[AIM OF THE EXERCISE] Decide whether each statement below agrees with the text on C++ override, answering yes or no and quoting the words of the text that decide it. (a) The writer would like the Standardization Committee to outlaw some currently valid code. (b) The writer would accept a wand that is less than flawless if its abilities were limited. (c) The writer counts list::erase among the eggs that should be broken.

PAGE start

Given the plusses that override brings to C++, why do we allow overriding functions to be declared without it? Making it possible for compilers to check for overriding errors is nice, but why not require that they do it? It's not like we make type checking optional, n'est-ce pas?

You know where this is going. Requiring that overriding functions be declared override would cause umpty-gazillion lines of legacy C++ to stop compiling, even though all that code is perfectly correct. If it ain't broke, don't fix it, right? Wrong!, say I. Those old functions may work fine, but they aren't as clear to class maintainers as they could be, and they'll cause inconsistency in code bases as newer classes embrace the override lifestyle. I advocate cracking those eggs wide open.

Backward Compatibility 

Don't get me wrong. I'm on board with the importance of backward compatibility. Producing software that works is difficult and expensive, and changing it is time-consuming and error-prone. It can also be dangerous. There's a reason I mentioned pacemakers above: I've worked with companies who use C++ as part of pacemaker systems. Errors in that kind of code can kill people. If the Standardization Committee is going to make decisions that outlaw currently valid code (and that's what I'd like to see it do), it has to have a very good reason.

Or maybe not. Maybe a reason that's merely decent suffices as long as existing code can be brought into conformance with a revised C++ specification in a way that's automatic, fast, cheap, and reliable. If I have a magic wand that allows me to instantly and flawlessly take all code that uses NULL and 0 to specify null pointers and revises the code to use nullptr instead, where's the downside to getting rid of NULL and 0-as-a-null-pointer and revising C++ such that the only way to specify a null pointer is nullptr? Legacy code is easily updated (the magic wand works instantly and flawlessly), and we don't have to explain to new users why there are three ways to say the same thing, but they shouldn't use two of them. Similarly, why allow overriding functions without override if the magic wand can instantly and flawlessly add override to existing code that lacks it?

The eggs in C++ that I want to break are the old ways of doing things--the ones the community now acknowledges should be avoided. NULL and 0-as-a-null-pointer are eggs that should be broken. So should variables with implicit indeterminate values. list::remove and forward_list::remove need to go, as do overriding functions lacking override. The newer, better eggs are nullptr, variables with indeterminate values only when expressly requested, list::erase and forward_list::erase, and override. 

All we need is a magic wand that works instantly and flawlessly.

In general, that's a tall order, but I'm willing to settle for a wand with limited abilities. The flawless part is not up for negotiation. If the wand could break valid code, people could die. Under such conditions, it'd be irresponsible of the Standardization Committee to consider changing C++ without the above-mentioned very good reason. I want a wand that's so reliable, the Committee could responsibly consider changing the language for reasons that are merely decent.

PAGE end
LISTED RECORDS start

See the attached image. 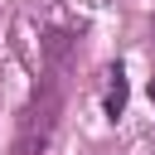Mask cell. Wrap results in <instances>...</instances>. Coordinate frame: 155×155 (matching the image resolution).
<instances>
[{"instance_id":"obj_1","label":"cell","mask_w":155,"mask_h":155,"mask_svg":"<svg viewBox=\"0 0 155 155\" xmlns=\"http://www.w3.org/2000/svg\"><path fill=\"white\" fill-rule=\"evenodd\" d=\"M58 111H63V92L53 78H44L34 87V97L24 102L19 111V131H15V155H39L48 140H53V126H58Z\"/></svg>"},{"instance_id":"obj_2","label":"cell","mask_w":155,"mask_h":155,"mask_svg":"<svg viewBox=\"0 0 155 155\" xmlns=\"http://www.w3.org/2000/svg\"><path fill=\"white\" fill-rule=\"evenodd\" d=\"M126 111V73L111 68V82H107V116H121Z\"/></svg>"},{"instance_id":"obj_3","label":"cell","mask_w":155,"mask_h":155,"mask_svg":"<svg viewBox=\"0 0 155 155\" xmlns=\"http://www.w3.org/2000/svg\"><path fill=\"white\" fill-rule=\"evenodd\" d=\"M150 97H155V78H150Z\"/></svg>"}]
</instances>
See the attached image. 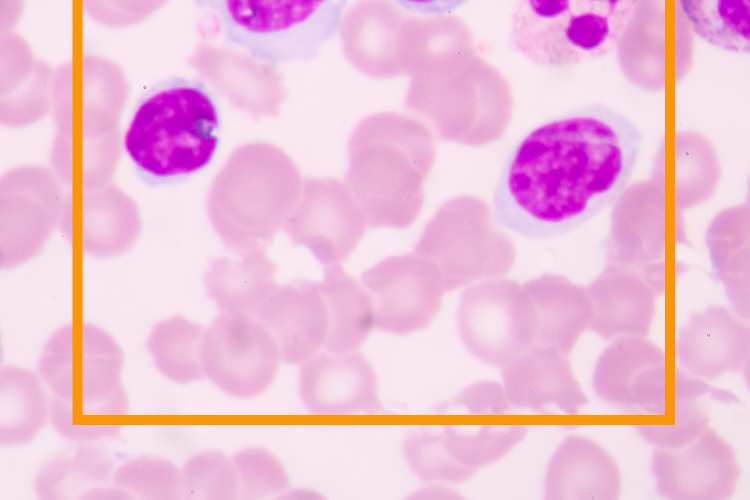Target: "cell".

LISTED RECORDS end

[TASK RESULT]
(a) Yes: "If the Standardization Committee is going to make decisions that outlaw currently valid code (and that's what I'd like to see it do), it has to have a very good reason."
(b) No: "The flawless part is not up for negotiation."
(c) No: "The newer, better eggs are nullptr, variables with indeterminate values only when expressly requested, list::erase and forward_list::erase, and override."